##### TEKS BACAAN

Rabu, 11 Juni 2014

PROBLEMATIKA HUKUM PEMERINTAHAN DESA DALAM KONSEPTUALISASI YURIDIS PASCA UU NO 4 TAHUN 2014 TETANG DESA

             
            Menelaah konseptualisasi hukum perintahan desa dan problematika yang timbul di dalamnya bukan merupakan perkara yang mudah untuk dilakukan. Sebab, berbicara tentang cikal bakal pemerintahan desa di Indonesia harus menoleh jauh kebelakang untuk melihat dimanakah sumber desa itu dilahirkan. Sesungguhnya cikal bakal pemerintahan desa di Indonesia itu ada jauh sebelum bangsa Kolonial Belanda masuk ke Indonesia, sebagaimana Cornelis van Vollenhoven[1] dalam bukunya “Staatsrecht Overzee” mengatakan bahwa:
Wenneer in 1596 het eerste schip met de driekleur aan den mast in den Indischen archiple binnenvalt, is dat land staatsrechtelijk gen “woest en ledig” land. Het is bordevol instituten van volks-en gezagsordening: bewind door of over stammen, dorpen, boden, republieken, vorstenrijken. Allerminst een samenhangend geheel – ondanks den vroegeren machtigen groei en het vroegere tijdelijk overwicht van majapahit -; maar wel een complex van Oostaziatisch staatrecht, inheemsch gebleven ondanks Hindoesche en Mohammedaan-sche invloeden op de bevolking.
(ketika sebuah kapal berbendera tiga warna masuk daerah Indonesia pada tahun 1596, daerah itu dalam arti kata Hukum Tata Negara, tidaklah merupakan sebidang “tanah yang kosong dan tandus tidak tergarap”. Daerah itu penuh padat dengan lembaga-lembaga pengaturan masyarakat dan pemerintah, yang dikuasai oleh atau berkekuasaan atas suku-suku bangsa, kesatuan perkampungan, republik-republik dan kerajaan kerajaan. Hanya sifat kesatuan sama sekali tidak ada meskipun  negara Majapahit dahulu tumbuh dengan kokohnya dan memegang pimpinan yang kuat , dan yang terdapat adalah justru suatu hukum tata negara Asia Timur yang jalin berjalin, dan tetap  bersifat asli, walaupun penduduknya banyak terpengaruh oleh kebudayaan Hindu dan Islam).[2]

             Nasroen[3] membenarkan apa yang telah dikemukakan oleh C. Van Vollenhoven dalam bukunya Daerah Otonomi Tintkat Terbawah dengan mengungkapkan hal yang senada, yaitu bahwa:
Desa di Inodesia telah ada sejak beratus-ratus tahun yang lampau. Dari zaman ke zaman, desa, nagari, marga ini tetap ada dan tetap ada sampai dewasa ini. Majapahit telah hilang, demikian pun Seriwijaya, Atjeh, Bugis, Minangkabau, Mataram dan sebagainya. Hindia Blanda, pendudukan Jepang telah lenyap, tapi desa nagari, marga itu tetap ada. Dari jalan sejarah ini, sebagai bukti dapat diambil kesimpulan bahwa sesuatu negara akan tetap ada, selama desa, nagari, marga itu ada, asal negara itu sanggup menyatukan dirinya dengan desa, nagari, dan marga itu.

##########

* **PERINTAH TUGAS**
Menurut teks tentang pemerintahan desa, pada tahun berapa kapal berbendera tiga warna masuk ke daerah Indonesia?

##### DATA YANG DIBERIKAN

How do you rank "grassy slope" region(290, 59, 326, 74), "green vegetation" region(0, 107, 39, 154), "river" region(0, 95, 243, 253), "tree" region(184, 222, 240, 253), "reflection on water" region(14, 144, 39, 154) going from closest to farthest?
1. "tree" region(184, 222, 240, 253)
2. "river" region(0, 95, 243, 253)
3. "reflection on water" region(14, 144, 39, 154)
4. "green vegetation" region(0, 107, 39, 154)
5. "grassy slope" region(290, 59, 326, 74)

##########

* **PENYELESAIAN MASALAH**
Pada tahun 1596.